TASK DESCRIPTION | Pick out and copy each line of the material below that contains the word "closest". Case counts.

[Raw records]
================================

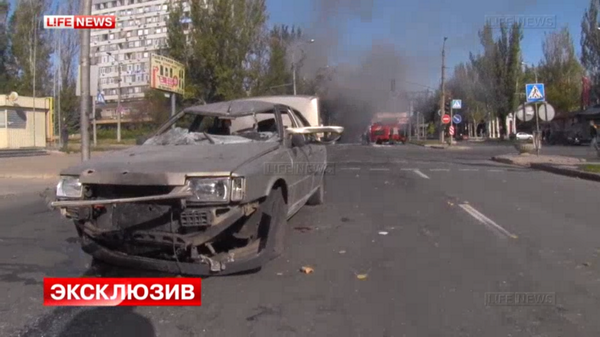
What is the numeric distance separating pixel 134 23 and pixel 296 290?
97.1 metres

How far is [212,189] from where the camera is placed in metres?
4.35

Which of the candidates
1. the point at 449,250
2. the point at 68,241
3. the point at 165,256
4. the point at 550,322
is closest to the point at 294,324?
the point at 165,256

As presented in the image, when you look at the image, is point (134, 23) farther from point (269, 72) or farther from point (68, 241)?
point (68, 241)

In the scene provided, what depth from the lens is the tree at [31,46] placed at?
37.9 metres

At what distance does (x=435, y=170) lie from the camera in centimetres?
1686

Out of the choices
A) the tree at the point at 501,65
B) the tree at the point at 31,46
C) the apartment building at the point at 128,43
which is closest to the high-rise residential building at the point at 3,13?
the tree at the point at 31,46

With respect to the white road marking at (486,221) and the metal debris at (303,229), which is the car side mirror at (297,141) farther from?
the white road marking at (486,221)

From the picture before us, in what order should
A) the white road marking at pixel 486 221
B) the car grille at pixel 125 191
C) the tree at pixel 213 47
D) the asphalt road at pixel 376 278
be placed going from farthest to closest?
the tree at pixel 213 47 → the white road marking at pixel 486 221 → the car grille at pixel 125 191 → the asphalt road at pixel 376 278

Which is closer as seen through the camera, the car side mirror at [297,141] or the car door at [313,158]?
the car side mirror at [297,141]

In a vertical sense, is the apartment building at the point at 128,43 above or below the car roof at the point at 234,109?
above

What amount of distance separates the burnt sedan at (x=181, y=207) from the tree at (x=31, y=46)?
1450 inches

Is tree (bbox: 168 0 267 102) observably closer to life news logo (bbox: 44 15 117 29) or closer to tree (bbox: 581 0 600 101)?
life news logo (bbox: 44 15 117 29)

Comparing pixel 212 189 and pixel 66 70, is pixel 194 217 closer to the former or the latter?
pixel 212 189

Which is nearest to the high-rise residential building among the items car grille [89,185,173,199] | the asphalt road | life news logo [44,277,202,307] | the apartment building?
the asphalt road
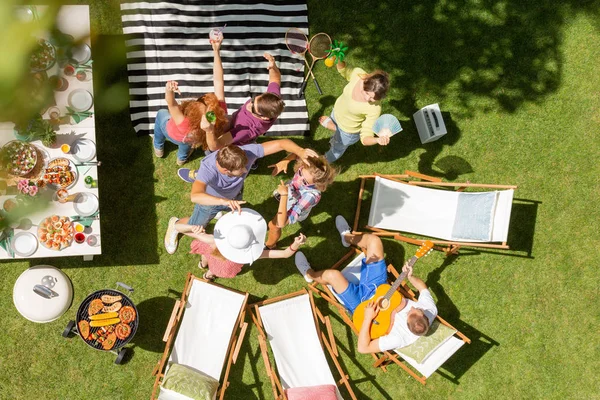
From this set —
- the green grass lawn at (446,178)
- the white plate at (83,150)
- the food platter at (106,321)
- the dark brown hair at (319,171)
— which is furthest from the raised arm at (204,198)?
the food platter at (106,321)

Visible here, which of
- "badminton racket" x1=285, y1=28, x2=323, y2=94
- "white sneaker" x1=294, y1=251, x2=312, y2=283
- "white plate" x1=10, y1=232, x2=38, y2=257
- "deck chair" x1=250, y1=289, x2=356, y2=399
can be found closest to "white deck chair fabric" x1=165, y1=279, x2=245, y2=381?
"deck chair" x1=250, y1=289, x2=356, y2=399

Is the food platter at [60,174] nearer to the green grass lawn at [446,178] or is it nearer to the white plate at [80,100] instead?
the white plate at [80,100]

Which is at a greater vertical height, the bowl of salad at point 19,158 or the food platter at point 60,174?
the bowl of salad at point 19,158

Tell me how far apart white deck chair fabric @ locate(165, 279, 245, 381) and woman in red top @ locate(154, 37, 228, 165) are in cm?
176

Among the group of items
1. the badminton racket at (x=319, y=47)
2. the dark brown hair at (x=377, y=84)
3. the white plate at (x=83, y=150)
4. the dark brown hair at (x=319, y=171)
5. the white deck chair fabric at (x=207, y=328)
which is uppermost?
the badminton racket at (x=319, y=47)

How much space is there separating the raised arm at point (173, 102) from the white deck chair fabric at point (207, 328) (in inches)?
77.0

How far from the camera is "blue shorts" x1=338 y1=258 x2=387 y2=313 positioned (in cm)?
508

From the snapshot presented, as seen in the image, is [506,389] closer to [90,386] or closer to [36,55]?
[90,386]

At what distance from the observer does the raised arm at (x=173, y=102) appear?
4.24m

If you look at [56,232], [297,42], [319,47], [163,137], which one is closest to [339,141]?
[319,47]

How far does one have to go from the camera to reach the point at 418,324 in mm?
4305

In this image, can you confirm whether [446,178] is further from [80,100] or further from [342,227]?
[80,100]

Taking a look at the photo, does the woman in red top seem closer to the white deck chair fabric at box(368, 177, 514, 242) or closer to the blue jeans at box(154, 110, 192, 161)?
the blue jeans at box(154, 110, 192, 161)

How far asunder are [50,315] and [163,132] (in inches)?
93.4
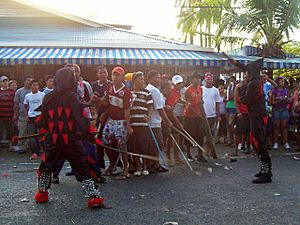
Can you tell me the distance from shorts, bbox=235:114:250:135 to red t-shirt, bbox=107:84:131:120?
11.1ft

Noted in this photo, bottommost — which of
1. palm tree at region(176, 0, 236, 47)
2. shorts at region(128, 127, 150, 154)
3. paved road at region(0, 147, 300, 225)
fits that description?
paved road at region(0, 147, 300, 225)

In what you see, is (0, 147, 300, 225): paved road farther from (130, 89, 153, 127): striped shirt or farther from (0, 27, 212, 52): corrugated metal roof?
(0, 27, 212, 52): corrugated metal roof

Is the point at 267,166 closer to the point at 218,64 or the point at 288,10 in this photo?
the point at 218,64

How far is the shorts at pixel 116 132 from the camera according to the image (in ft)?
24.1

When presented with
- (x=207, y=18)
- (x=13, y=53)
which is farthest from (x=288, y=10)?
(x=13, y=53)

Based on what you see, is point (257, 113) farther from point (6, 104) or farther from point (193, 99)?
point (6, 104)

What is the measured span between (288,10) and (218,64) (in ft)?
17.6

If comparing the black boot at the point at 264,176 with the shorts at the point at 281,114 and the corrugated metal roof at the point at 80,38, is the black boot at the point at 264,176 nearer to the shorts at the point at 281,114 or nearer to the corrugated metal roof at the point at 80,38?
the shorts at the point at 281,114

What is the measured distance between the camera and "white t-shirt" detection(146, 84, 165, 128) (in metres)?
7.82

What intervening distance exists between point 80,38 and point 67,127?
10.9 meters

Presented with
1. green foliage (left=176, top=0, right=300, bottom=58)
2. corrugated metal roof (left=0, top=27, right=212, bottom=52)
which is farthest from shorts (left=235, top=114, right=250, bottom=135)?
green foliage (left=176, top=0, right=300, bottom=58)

================================

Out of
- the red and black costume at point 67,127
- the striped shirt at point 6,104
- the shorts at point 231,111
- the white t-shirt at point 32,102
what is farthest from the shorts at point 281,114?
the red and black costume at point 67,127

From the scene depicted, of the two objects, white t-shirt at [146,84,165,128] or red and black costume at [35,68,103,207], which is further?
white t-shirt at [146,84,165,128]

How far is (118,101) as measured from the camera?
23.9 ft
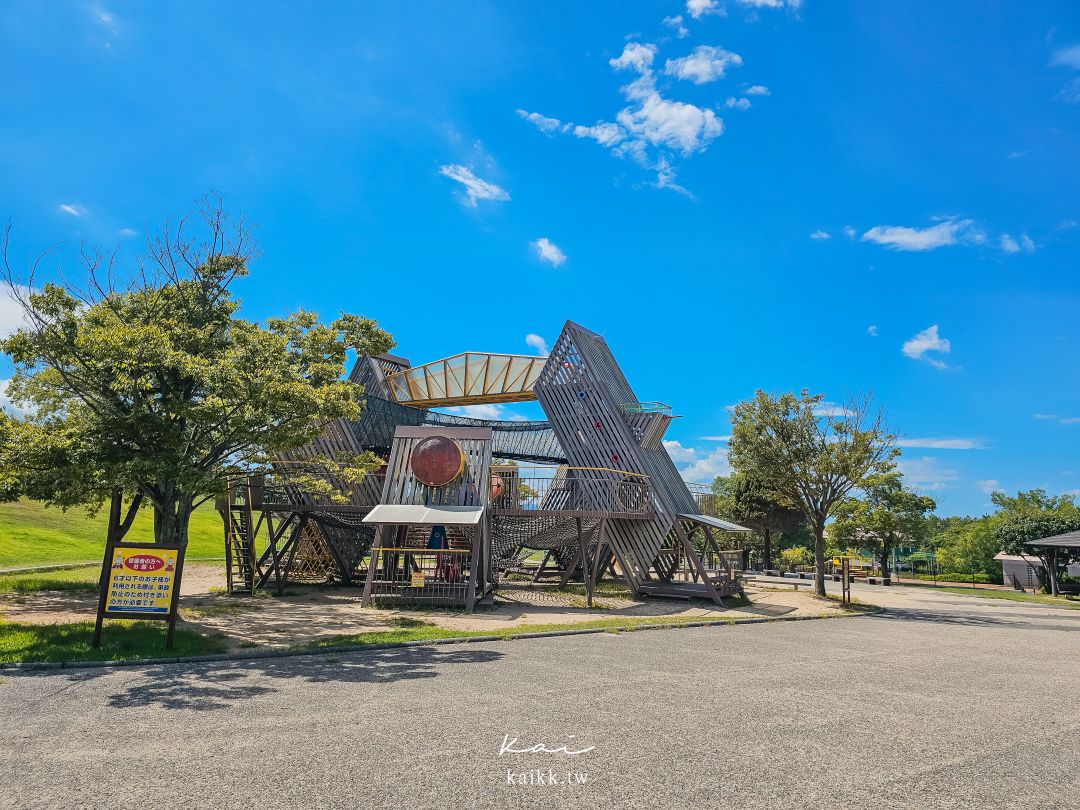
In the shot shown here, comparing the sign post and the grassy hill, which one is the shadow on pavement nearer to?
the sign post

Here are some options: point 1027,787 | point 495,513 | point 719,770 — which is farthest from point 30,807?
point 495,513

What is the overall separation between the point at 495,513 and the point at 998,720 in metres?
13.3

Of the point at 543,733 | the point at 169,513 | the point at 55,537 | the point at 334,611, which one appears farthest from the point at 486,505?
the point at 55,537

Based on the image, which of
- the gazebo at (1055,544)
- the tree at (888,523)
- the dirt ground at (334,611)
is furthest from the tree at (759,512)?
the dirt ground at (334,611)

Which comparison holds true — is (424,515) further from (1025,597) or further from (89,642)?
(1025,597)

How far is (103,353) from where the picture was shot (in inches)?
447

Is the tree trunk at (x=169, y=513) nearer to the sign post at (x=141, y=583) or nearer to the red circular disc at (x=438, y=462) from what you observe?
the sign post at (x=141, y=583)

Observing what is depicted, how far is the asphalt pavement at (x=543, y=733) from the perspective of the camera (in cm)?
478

================================

FINAL ANSWER |
is closest to the point at 294,324?
which is closest to the high-rise residential building at the point at 3,13?
be placed going from farthest to closest?
can be found closest to "white deck chair fabric" x1=165, y1=279, x2=245, y2=381?
If you look at [56,232], [297,42], [319,47], [163,137], which one is closest to [339,141]?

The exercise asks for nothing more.